In Confidencial Magazine of Nicaragua, Roberto Pizarro wrote of the “grotesque lie” perpetrated by the Ortega-Murillo regime. “Nepotism, corruption, and mass murders against defenseless citizens have erased the democratic and transformative project in one fell swoop.”

Also in Confidencial Magazine of Nicaragua, Santiago Cantón wrote of the Sandinista transmutation from “progressive revolution to the perfect dictatorship.” He mused that, clearly, the thought that overwhelmed Daniel Ortega and his inner circle on the night of February 25, 1990, when he was voted out of office must have been: “Curses! Fidel was right. To have called an election with extensive electoral observation from the international community had been a serious mistake.” Fidel Castro had warned him about it. The thousands of electoral observers and quick counts gave Violeta Chamorro an undisputed victory. Former President Jimmy Carter and the heads of the OAS and UN delegations tried in vain to communicate with Daniel Ortega to recognize Violeta Chamorro’s triumph. The hours passed and Ortega did not appear. Was he talking to Fidel to try some miraculous magic in the final vote? Or maybe just the blow of 54% of the votes against him had paralyzed him. Finally, the meeting happened, and Ortega acknowledged defeat. Clearly, he did not want that to happen ever again. In La Prensa of Managua, Fabián Medina also explored the “the construction of a tyrant.”
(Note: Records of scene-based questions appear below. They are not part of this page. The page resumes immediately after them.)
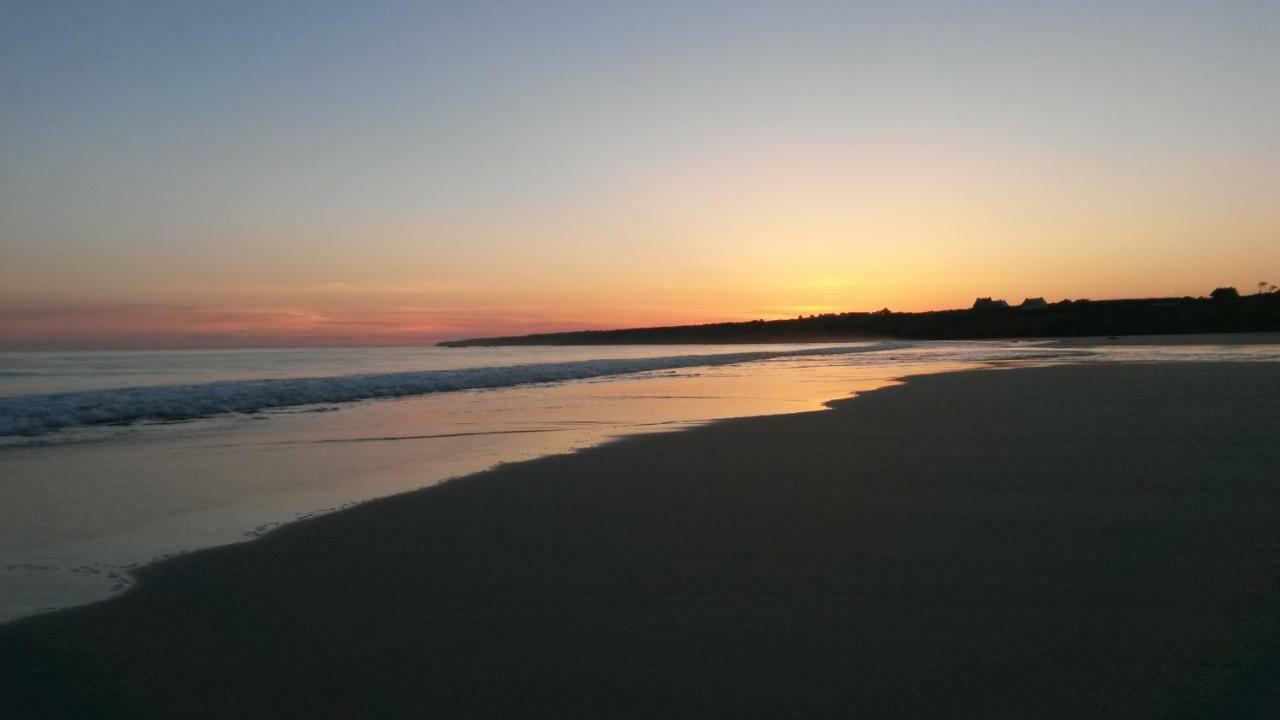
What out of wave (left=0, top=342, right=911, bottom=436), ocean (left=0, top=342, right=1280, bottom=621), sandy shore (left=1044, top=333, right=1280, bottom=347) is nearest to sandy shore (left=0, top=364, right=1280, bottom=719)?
ocean (left=0, top=342, right=1280, bottom=621)

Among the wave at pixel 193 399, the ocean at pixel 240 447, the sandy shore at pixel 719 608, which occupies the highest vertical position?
the wave at pixel 193 399

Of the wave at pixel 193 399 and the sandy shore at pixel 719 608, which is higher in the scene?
the wave at pixel 193 399

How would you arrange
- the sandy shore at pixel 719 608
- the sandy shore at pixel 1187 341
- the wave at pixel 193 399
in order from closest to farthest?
the sandy shore at pixel 719 608, the wave at pixel 193 399, the sandy shore at pixel 1187 341

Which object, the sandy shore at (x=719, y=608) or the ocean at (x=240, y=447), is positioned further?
the ocean at (x=240, y=447)

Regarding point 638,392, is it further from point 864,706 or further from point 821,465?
point 864,706

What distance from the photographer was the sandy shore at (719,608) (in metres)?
2.70

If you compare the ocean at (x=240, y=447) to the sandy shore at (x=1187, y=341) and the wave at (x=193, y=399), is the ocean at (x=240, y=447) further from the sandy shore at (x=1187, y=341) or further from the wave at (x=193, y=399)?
the sandy shore at (x=1187, y=341)

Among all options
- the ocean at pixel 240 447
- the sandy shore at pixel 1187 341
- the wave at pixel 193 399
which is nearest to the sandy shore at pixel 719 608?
the ocean at pixel 240 447

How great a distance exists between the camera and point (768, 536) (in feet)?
15.1

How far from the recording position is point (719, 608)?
11.3ft

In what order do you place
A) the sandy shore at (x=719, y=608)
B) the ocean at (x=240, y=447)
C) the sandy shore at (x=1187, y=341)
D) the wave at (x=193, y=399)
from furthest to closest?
1. the sandy shore at (x=1187, y=341)
2. the wave at (x=193, y=399)
3. the ocean at (x=240, y=447)
4. the sandy shore at (x=719, y=608)

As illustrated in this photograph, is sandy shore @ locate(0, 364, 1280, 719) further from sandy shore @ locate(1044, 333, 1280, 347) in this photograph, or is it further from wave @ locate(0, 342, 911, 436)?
sandy shore @ locate(1044, 333, 1280, 347)

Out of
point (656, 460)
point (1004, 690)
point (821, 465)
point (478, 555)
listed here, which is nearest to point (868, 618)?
point (1004, 690)

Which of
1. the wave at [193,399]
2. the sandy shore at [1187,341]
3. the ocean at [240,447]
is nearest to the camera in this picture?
the ocean at [240,447]
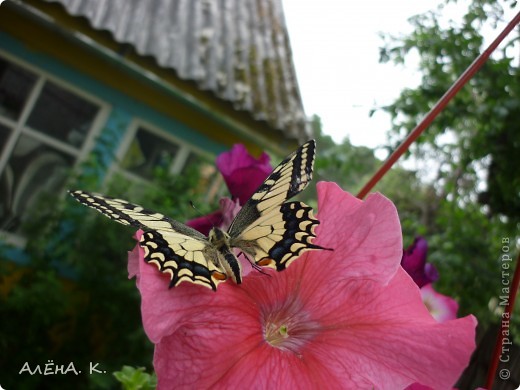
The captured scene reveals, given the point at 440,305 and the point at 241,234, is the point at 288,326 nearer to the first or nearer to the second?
the point at 241,234

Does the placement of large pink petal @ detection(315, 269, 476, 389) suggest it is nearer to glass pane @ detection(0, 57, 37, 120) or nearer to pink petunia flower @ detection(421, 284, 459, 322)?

Looking forward, El Espectador of Bogotá wondered, “What’s next after Daniel Ortega’s electoral circus?” Certainly, “the future does not look good for the country.” “More repression, migration, economic crisis, and political persecution,” is what is likely to follow. In La Nación of Buenos Aires, Daniel Lozano argued that the “regime will have to continue in power with a discredited image to the world and a discontented civil society that has repercussions among its supporters.” In El Faro Magazine of San Salvador, Carlos Fernando Chamorro observed that “the latest polls carried out by CID Gallup, in September and October, reveal that a majority of 65% of the population would vote on November 7 for a formula of opposition candidates if they were not in prison, against 17% who support Ortega; and that same 65% demand the release of prisoners of conscience and the annulment of political trials.” And even the generally sympathetic Página/12 of Buenos Aires noted the “great challenges of the new Ortega government in Nicaragua,” including “international isolation, internal division, economic deterioration, and exclusion and migration.”